TEXT SECTION.
And then someone told me she’d read the book and asked me why I’d included in the book a couple of fellows named Ferrett and Pelch as hirelings for the villainous Prometheus Mulrooney. I said I’d added them for comic relief. She said the book didn’t need comic relief because it was funny already. Huh? That book had taken my heart and my soul, dammit! It was emotional. It was romantic. It was gripping. It wasn’t funny. To prove it, here’s the lovely cover Melissa Alvarez just made up for the audio edition of ONE BRIGHT MORNING:


Evidently people disagreed with me. Well, nuts to them. At any rate, I let my writerly juices flow some more, and my second opus, TEXAS LONESOME, was published in January of the next year. Okay, that book was funny. But that’s only because it contained dachshunds, and there’s just something laughable about an animal that’s two dogs long and half a dog high, you know?

Then I submitted a book to Berkley’s “Homespun” line, the requirements for which were that the books be set in the Old West, radiate family values, and contain at least one child. So I sent ‘em a manuscript in which a woman steals a baby, runs to her alcoholic foster-brother in (ta-da!) New Mexico Territory, after also stealing a whole bunch of money. They bought it, and called it SWEET CHARITY. Which might possibly make one wonder about Berkley’s notion of family values, but that’s not the point. The point is someone said she read the book and laughed her way through it. Wait a Minute! Darn it all, that book wasn’t funny! It was emotionally gripping and full of angst and anguish. Wasn’t it? Well . . . I dunno. Maybe it wasn’t.

ENTRIES.
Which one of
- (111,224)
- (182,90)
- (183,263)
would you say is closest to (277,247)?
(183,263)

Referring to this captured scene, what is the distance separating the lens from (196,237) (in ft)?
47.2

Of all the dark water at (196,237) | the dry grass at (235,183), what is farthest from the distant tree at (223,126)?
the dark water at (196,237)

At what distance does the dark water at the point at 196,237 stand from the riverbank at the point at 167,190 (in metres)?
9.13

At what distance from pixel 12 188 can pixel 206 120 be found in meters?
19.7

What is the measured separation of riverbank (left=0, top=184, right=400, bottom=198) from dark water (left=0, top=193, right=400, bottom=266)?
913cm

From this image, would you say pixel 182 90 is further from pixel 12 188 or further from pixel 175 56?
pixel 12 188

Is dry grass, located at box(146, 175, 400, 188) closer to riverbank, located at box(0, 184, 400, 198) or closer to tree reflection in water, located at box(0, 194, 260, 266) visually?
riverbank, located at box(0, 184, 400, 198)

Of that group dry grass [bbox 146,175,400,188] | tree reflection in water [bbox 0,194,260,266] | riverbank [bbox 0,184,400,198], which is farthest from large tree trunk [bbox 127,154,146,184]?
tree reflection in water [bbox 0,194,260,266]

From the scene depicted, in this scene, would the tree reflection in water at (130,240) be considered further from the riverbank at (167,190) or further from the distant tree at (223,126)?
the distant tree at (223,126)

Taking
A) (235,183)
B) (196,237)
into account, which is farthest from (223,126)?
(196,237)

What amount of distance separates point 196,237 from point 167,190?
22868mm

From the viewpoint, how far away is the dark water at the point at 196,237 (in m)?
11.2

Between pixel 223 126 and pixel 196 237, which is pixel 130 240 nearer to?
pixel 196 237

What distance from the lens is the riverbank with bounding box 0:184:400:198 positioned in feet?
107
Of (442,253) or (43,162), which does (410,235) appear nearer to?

EXERCISE SET.
[A] Answer these questions from the passage about the early novels:
(i) Ferrett and Pelch were hirelings for which character?
(ii) When was TEXAS LONESOME published?
(iii) What did Berkley call the manuscript it bought for the "Homespun" line?
[B] In the passage about the early novels, copy everything from "Evidently people disagreed" down to "high, you know?".
[C] Rewrite the paragraph of the passage about the early novels that begins "Then I submitted a book" as a short list that keeps its main facts.
The lines shown after the passage come from a different source.

EXPECTED OUTPUTS.
[A]
(i) The villainous Prometheus Mulrooney.
(ii) In January of the next year.
(iii) SWEET CHARITY.

[B]
Evidently people disagreed with me. Well, nuts to them. At any rate, I let my writerly juices flow some more, and my second opus, TEXAS LONESOME, was published in January of the next year. Okay, that book was funny. But that’s only because it contained dachshunds, and there’s just something laughable about an animal that’s two dogs long and half a dog high, you know?

[C]
- The book was submitted to Berkley's "Homespun" line. Books in that line had to be set in the Old West, radiate family values, and contain at least one child.
- In the manuscript, a woman steals a baby and a lot of money. She then runs to her alcoholic foster-brother in New Mexico Territory.
- Berkley bought it and called it SWEET CHARITY.
- One reader said she laughed her way through it. The writer had thought it was emotionally gripping and full of angst and anguish, but ends up unsure.